# [Extrait choisi]

=-=-=-=-=

5. La requérante, qui ne conteste ni le caractère de salaires des revenus en cause, ni le montant retenu, soutient que cette somme inscrite en compte courant d'associé n'a pas été mise à sa disposition compte tenu des difficultés de trésorerie de la SELARL Cabinet d'avocats Vesson D... interdisant matériellement tout prélèvement. Toutefois, Mme D... épouse B..., en sa qualité d'associée et de cogérante de cette société, doit être regardée comme ayant participé de façon déterminante à la décision d'inscrire à son compte courant d'associé la somme litigieuse. En se bornant à indiquer simplement dans ses écritures d'appel qu'au 31 décembre 2010, la société présentait un solde négatif de 85 277 euros, sans apporter aucun document probant à l'appui de ses allégations, la requérante n'établit pas que la situation de trésorerie de société à la clôture de l'exercice 2010 aurait rendu tout prélèvement financièrement impossible. Dans ces conditions, Mme D... épouse B... doit être regardée comme ayant eu la disposition de la somme en cause dès son inscription à son compte courant au cours de l'exercice clos en 2010. Par suite, l'administration était en droit d'imposer les salaires versés à l'intéressée par la SELARL Cabinet d'avocats Vesson D... au titre de l'année 2010.

Sur l'année 2011 :

6. En premier lieu, aux termes de l'article L. 169 du livre des procédures fiscales : " Pour l'impôt sur le revenu (...), le droit de reprise de l'administration des impôts s'exerce jusqu'à la fin de la troisième année qui suit celle au titre de laquelle l'imposition est due. / (...) ". Aux termes de l'article L. 189 du même livre : " La prescription est interrompue par la notification d'une proposition de rectification, par la déclaration ou la notification d'un procès-verbal, de même que par tout acte comportant reconnaissance de la part des contribuables et par tous les autres actes interruptifs de droit commun ".

=-=-=-=-=

# [Données enregistrées]
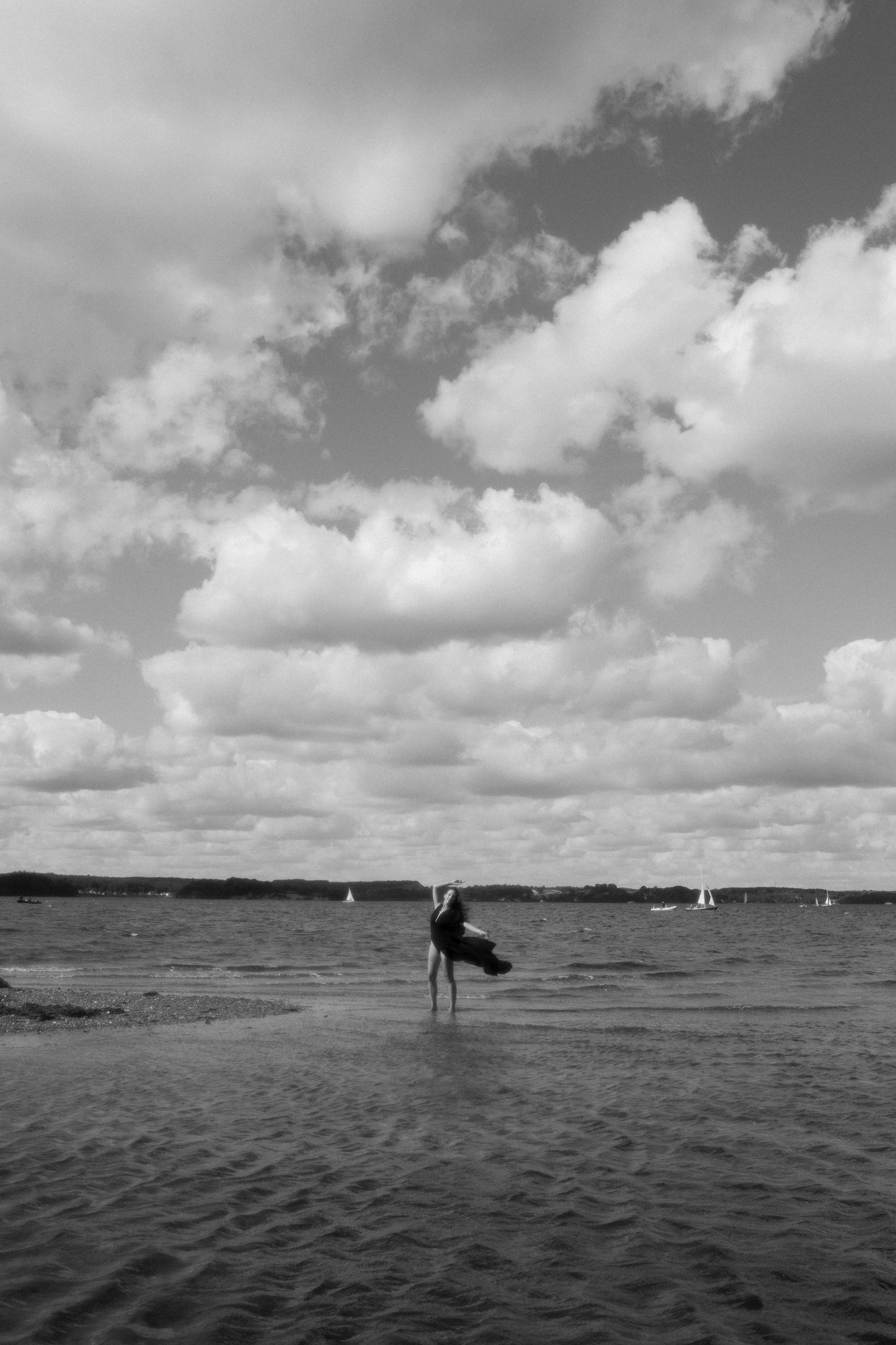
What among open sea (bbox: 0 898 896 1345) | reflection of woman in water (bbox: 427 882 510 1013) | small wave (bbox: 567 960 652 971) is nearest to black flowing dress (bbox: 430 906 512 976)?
reflection of woman in water (bbox: 427 882 510 1013)

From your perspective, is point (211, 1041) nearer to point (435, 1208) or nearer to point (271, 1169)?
point (271, 1169)

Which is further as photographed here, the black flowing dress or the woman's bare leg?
the woman's bare leg

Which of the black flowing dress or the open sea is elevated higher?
the black flowing dress

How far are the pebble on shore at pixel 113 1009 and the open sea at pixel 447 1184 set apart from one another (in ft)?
3.35

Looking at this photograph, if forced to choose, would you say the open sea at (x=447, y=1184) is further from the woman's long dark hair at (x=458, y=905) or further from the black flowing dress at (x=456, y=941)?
the woman's long dark hair at (x=458, y=905)

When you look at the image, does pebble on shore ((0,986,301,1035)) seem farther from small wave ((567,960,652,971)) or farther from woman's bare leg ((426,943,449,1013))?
small wave ((567,960,652,971))

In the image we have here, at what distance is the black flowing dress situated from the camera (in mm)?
23094

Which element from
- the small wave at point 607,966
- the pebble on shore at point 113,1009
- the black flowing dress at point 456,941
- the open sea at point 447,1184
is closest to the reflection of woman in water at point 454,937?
the black flowing dress at point 456,941

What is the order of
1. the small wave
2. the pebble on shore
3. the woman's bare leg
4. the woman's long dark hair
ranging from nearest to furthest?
the pebble on shore → the woman's long dark hair → the woman's bare leg → the small wave

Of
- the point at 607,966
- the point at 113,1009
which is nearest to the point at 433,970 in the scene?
the point at 113,1009

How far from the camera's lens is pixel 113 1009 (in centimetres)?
2353

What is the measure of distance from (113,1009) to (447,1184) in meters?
15.9

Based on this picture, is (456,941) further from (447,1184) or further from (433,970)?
(447,1184)

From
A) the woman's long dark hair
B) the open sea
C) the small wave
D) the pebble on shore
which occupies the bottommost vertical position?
the small wave
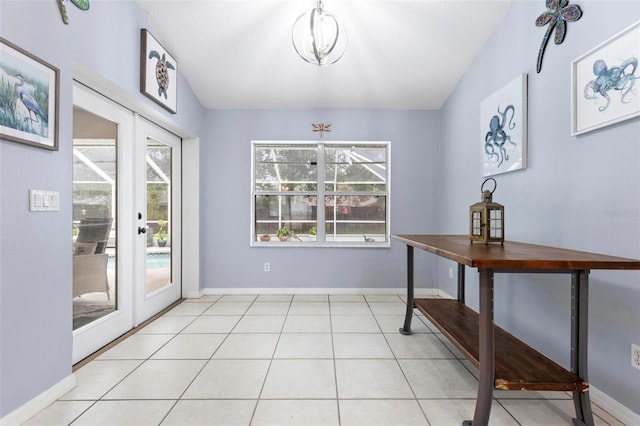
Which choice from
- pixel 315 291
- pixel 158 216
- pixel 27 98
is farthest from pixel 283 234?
pixel 27 98

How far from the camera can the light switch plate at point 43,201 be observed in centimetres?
153

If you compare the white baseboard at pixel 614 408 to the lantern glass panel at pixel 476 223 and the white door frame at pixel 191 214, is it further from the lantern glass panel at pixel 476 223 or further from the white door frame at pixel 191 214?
the white door frame at pixel 191 214

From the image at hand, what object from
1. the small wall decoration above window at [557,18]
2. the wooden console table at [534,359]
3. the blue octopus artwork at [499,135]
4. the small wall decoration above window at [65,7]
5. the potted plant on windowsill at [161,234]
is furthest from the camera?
the potted plant on windowsill at [161,234]

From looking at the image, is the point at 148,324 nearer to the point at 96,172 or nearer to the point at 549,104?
the point at 96,172

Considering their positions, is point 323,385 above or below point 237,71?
below

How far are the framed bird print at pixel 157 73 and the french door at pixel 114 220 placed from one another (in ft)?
0.93

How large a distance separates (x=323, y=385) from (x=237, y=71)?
306cm

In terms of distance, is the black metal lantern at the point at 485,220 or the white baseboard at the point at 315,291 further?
the white baseboard at the point at 315,291

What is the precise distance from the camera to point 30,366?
1520 millimetres

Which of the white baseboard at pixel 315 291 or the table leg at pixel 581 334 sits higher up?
the table leg at pixel 581 334

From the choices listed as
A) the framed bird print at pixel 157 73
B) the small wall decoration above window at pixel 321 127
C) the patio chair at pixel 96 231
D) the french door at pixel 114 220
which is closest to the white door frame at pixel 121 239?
the french door at pixel 114 220

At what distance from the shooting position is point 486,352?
4.46 feet

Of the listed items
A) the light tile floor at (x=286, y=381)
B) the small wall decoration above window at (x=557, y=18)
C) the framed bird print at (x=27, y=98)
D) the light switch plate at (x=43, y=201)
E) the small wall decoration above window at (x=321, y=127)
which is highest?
the small wall decoration above window at (x=557, y=18)

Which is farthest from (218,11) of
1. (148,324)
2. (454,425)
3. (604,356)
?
(604,356)
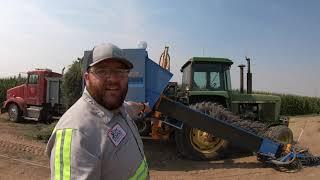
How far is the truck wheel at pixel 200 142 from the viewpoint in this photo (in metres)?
10.5

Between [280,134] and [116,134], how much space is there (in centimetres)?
969

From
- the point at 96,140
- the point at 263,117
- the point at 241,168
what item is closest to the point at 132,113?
the point at 96,140

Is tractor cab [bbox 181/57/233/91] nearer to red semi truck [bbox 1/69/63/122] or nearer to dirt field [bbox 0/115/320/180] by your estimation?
dirt field [bbox 0/115/320/180]

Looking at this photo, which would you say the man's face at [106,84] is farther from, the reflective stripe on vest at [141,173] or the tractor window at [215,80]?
the tractor window at [215,80]

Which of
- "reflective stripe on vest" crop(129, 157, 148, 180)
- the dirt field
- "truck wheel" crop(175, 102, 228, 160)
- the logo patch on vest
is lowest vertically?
the dirt field

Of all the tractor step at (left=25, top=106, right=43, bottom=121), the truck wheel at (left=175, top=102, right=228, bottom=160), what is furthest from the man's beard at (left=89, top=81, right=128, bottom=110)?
the tractor step at (left=25, top=106, right=43, bottom=121)

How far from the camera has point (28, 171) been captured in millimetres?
8742

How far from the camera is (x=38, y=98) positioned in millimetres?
18516

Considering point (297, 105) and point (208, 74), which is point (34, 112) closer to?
point (208, 74)

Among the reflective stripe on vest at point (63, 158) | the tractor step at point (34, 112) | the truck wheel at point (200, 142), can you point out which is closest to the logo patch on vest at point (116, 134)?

=-=-=-=-=

# [Liste des exercices]
(a) Répondez aux questions suivantes à partir de l'extrait choisi.
(i) Selon les écritures d'appel de la requérante, quel solde négatif la société présentait-elle au 31 décembre 2010 ?
(ii) En quelles qualités Mme D... épouse B... agit-elle au sein de la société ?
(iii) D'après l'article L. 169 du livre des procédures fiscales, jusqu'à quand s'exerce le droit de reprise de l'administration pour l'impôt sur le revenu ?
(b) Traduisez en anglais cette phrase de l'extrait choisi : « Par suite, l'administration était en droit d'imposer les salaires versés à l'intéressée par la SELARL Cabinet d'avocats Vesson D... au titre de l'année 2010. »

# [Les réponses]
(a)
(i) La société présentait un solde négatif de 85 277 euros.
(ii) Elle agit en qualité d'associée et de cogérante.
(iii) Le droit de reprise s'exerce jusqu'à la fin de la troisième année qui suit celle au titre de laquelle l'imposition est due.

(b) Consequently, the tax authorities were entitled to tax the salaries paid to her by the SELARL Cabinet d'avocats Vesson D... for the year 2010.